Com a guerra do Kippur, a crise do petróleo golpeou a economia mundial e acertou em
cheio a Pirelli. Resultado: nada de calendários entre 1975 e 1983. Com a retomada da economia em 1984, iniciou-se o segundo
período da história do The cal, que se estendeu por mais dez anos. Naquele ano, o fotógrafo Uwe Ommer revalorizou o principal produto da Pirelli ao clicar rastros de pneus ao lado de belas modelos nas Bahamas. E, em 1987, o fotógrafo Terrence Donovan criou o primeiro calendário inteiramente dedicado às belezas negras. Entre elas figurava a top Naomi Campbell, com apenas 16 anos. No ano seguinte, foi clicado o primeiro homem da história do calendário. Em 1990, em homenagem aos jogos olímpicos, veio a primeira edição em preto-e-branco.

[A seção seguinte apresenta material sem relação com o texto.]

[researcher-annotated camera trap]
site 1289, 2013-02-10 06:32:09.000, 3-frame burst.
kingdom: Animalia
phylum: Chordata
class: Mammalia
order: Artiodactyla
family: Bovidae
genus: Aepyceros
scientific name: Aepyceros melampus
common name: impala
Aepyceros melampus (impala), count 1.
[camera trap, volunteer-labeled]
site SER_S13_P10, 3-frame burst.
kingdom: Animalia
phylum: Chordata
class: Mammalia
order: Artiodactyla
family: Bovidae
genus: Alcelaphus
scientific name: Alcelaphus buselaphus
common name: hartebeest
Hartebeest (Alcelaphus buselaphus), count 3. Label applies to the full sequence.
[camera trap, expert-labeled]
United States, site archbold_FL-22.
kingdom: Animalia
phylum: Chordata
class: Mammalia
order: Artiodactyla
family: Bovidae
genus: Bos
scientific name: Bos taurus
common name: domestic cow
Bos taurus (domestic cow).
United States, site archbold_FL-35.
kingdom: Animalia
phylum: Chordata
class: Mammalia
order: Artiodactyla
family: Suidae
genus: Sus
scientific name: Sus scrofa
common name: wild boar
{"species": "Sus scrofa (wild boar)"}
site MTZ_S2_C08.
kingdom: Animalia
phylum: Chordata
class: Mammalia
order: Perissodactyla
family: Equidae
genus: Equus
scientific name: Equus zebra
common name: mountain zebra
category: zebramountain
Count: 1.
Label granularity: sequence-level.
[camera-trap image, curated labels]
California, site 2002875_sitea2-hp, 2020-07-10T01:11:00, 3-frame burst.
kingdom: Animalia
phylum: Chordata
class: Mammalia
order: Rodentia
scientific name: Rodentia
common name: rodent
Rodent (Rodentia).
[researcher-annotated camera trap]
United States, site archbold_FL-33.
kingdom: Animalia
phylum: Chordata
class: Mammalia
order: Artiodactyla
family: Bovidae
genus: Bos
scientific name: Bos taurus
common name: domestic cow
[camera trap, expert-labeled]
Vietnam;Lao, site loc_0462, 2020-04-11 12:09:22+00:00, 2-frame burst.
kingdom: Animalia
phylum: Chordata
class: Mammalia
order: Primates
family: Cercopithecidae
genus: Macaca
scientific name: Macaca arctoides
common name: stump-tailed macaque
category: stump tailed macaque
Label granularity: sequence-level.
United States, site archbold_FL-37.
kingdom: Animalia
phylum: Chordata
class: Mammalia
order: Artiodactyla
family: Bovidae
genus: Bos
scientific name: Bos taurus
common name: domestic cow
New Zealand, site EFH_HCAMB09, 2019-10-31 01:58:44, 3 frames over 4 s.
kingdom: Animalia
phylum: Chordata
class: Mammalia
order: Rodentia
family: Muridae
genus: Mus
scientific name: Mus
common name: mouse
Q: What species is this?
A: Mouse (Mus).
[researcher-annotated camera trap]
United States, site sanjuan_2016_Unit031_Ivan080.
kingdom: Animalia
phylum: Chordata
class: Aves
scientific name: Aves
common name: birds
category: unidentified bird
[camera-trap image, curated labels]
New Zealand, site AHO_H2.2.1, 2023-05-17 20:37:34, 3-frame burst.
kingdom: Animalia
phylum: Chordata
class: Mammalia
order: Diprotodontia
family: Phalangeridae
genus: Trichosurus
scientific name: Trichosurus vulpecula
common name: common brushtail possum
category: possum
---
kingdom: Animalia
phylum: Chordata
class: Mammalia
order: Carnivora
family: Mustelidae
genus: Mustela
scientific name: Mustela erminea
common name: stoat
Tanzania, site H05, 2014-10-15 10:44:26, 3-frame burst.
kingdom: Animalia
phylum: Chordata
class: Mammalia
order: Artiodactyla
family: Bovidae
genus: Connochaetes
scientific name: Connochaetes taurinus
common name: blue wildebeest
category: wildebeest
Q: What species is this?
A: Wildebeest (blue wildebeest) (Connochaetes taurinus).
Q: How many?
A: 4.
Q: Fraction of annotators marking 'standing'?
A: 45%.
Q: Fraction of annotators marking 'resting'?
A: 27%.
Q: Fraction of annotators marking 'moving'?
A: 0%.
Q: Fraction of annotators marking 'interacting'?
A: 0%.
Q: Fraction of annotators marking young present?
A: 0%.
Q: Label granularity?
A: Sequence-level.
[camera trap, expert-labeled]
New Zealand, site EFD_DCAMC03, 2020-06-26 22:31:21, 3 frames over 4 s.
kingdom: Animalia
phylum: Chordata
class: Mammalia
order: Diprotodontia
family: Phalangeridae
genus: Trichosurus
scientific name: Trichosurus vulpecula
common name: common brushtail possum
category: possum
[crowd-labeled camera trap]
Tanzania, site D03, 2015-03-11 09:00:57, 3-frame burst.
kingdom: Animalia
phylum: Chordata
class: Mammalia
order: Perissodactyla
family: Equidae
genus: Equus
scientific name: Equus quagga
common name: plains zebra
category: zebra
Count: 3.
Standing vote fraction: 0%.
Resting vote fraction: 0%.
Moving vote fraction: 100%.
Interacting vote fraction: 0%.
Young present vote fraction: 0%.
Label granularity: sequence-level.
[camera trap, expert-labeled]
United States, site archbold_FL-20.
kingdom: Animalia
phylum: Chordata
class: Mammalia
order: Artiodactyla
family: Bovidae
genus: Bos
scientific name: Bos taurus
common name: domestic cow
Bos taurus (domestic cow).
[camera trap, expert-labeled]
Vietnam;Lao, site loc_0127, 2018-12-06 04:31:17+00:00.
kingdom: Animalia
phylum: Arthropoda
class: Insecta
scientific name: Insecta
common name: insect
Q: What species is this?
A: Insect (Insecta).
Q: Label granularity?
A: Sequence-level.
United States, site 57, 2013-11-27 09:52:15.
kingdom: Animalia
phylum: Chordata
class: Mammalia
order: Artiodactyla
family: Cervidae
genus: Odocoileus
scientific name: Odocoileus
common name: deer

A terceira e última fase do The cal teve início em 1994 – com o boom
das tops Cindy Crawford e Kate Moss – e se estende até os dias de hoje. Em 1995, o fotógrafo Richard Avedon se inspirou nas quatro estações do ano e saiu na frente no quesito “piração visual”, com mega-hairs, vendavais e coloridos que só mais tarde fariam parte do processo de digitalização das imagens. Merecem destaque também nessa última década os calendários de 2000, 2001, 2002 e 2003. O primeiro, fotografado em Nova York, por Annie Leibovitz, é o mais poético da vida do folhetim, com tons pastel e imagens que lembram a delicadeza das bailarinas. No ano seguinte, foi a vez das brasileiras. Gisele Bündchen, Mariana Weickert, Fernanda Tavares e Ana Cláudia Michels, foram clicadas em Nápoles, na Itália, pelo peruano Mario Testino. Em 2002, ainda sob a nuvem de terror dissipada pelo atentado contra os Estados Unidos, as fotos são em sua maioria escuras e tristes. Finalmente, no ano passado, a lenda de Ulisses foi retratada por Bruce Weber com especial destaque para a modelo brasileira Isabelli Fontana.

Passado o frisson do lançamento da edição 2004 do The cal, agora começam as especulações acerca do que a Pirelli está aprontando para 2005. Durante a festa na Royal Court of Justice comentava-se que o Rio de Janeiro será o cenário das próximas fotos. O diretor-geral da Pirelli Pneus, Francesco Gori, prefere não falar sobre o assunto. “O sigilo faz parte do contrato do calendário”, diz. Mas não nega a simpatia da empresa pelo Brasil. “O País é líder de mercado. Passou, há um ou dois anos, da segunda para primeira maior nação compradora de pneus Pirelli. E o Rio de Janeiro é um lugar belíssimo.” A aposta está lançada.

 

Modelo de consciência

São bastasse o fato de ser uma das únicas modelos na história a fazer três edições do Calendário Pirelli (1999, 2000 e 2004), a sudanesa Alek Wek, roubou a cena no lançamento do The cal do próximo ano. Quando a mestre-de-cerimônias do evento, a apresentada da MTV Europa Cris Baker teve a infeliz idéia de perguntar como a bela se sentia quando voltava para “sua tribo no Sudão”, Alek rebateu: “Voltar para o meu país, e não para minha tribo, não é tão divertido como pode parecer. É duro e triste”, disse a modelo, que trocou o Sudão pela Inglaterra aos 14 anos, fugindo da guerra civil. “Mas tenho a consciência tranquila porque faço minha parte ajudando crianças carentes. Duro deve ser dormir com o peso de não fazer nada. Ser feliz para mim é ajudar e dormir bem”, concluiu.